Erasing into Wholeness

This morning, I was struck by Dave Bonta's poem, "Trump."  But it's not just any poem.  For years now, Bonta has been erasing his way through the diary of Samuel Pepys and sharing each poem on his website Via Negativa.  He uses each diary entry, even the boring ones.

At first, I thought that I preferred Bonta's original poems, but then I came to be fascinated by his process.  If you go to the site, you'll see that he leaves the journal entry in gray print, and in black, you can see the words that become his poem.  Some days he puts together parts of words to make new words.  For more on his process, see this post.

In "Trump," I was intrigued by the way that this diary from over 400 years ago can be made into poems that address the issues of our current day.  And I was also intrigued by the way that the poem makes its point subtly, in a world where so much writing about politics shimmers/explodes with rage.  And of course, I am aware of the other meanings of the word "trump," which might mean that this poem isn't about the person at all.

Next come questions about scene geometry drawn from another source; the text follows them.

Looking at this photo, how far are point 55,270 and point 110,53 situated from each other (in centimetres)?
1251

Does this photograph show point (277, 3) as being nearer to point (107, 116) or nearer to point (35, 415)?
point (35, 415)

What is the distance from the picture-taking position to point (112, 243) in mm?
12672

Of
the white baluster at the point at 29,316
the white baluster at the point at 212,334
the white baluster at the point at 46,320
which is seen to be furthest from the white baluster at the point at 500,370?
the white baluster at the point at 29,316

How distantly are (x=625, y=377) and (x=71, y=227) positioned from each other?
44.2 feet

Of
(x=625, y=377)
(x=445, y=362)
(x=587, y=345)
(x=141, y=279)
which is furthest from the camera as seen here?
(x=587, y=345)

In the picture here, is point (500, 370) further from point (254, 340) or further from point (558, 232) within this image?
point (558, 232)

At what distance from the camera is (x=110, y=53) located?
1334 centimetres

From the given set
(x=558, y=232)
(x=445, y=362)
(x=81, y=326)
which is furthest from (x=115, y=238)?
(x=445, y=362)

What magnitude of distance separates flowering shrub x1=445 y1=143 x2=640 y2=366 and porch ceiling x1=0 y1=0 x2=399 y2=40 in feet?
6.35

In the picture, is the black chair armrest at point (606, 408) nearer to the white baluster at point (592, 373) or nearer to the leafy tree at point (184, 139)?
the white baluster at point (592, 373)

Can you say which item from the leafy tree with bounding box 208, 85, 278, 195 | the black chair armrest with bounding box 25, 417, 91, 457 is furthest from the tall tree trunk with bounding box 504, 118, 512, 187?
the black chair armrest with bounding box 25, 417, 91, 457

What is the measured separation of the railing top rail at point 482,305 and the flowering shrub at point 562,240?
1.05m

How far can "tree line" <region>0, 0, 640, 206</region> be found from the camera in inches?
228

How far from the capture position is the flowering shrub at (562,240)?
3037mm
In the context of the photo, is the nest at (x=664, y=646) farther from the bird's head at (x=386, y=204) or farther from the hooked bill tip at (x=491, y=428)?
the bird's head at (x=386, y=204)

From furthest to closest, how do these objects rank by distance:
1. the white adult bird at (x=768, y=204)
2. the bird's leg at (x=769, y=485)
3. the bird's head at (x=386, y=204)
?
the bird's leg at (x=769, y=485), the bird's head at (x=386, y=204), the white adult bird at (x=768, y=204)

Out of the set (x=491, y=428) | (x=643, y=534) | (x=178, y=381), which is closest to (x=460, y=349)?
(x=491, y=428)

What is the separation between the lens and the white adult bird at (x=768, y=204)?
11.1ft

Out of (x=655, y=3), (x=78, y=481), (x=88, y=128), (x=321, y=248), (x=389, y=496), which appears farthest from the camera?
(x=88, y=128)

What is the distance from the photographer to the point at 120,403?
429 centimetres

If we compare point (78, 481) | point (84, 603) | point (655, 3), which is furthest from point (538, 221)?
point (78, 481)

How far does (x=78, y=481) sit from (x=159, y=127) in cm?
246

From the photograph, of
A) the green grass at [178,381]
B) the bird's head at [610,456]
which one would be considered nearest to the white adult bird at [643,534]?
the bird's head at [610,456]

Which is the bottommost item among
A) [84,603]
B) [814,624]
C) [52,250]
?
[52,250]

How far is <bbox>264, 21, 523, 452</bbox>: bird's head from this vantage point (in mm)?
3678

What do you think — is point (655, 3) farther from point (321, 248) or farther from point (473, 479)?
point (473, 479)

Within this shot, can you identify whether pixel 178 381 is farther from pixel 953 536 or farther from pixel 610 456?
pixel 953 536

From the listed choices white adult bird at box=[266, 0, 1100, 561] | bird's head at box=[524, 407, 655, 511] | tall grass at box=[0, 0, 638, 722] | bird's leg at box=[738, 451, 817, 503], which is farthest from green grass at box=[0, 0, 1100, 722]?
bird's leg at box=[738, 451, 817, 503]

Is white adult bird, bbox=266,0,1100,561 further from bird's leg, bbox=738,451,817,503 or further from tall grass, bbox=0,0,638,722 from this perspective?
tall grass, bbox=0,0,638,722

I have tried an erasure poem of my own (see this post), but honestly, I haven't played with this technique much.  When I did my erasure poem, I worked from the beginnings of both poems. 

If I played with this form again, I'd follow Dave's advice from an August Facebook post:  "I realized last night as I was working on my erasure poem for the day that I do have one piece of advice for anyone interested in trying this most recondite of forms: Start at the end. Find your last or next-to-last words, and move backwards from there. That’s the way I do it at least 75 percent of the time."

In this advice, I recognize the wisdom that I give my students about revising and proofreading their essays:  go to the end of your essay, and read from the last word to the first.  Read it out loud.  That way, you can trick your brain into seeing what's actually there, not what you thought you wrote.

I suspect the same principle would be at work when one creates an erasure poem by working from the end back to the beginning--you look at the words as they are, with their full potential, not the words as the original source has them put together.

I've been looking for ways to rejuvenate my writing, to energize me.  Let me remember that I want to play with the erasure approach; it might be a better use of free moments in the day than some of my usual time wasters.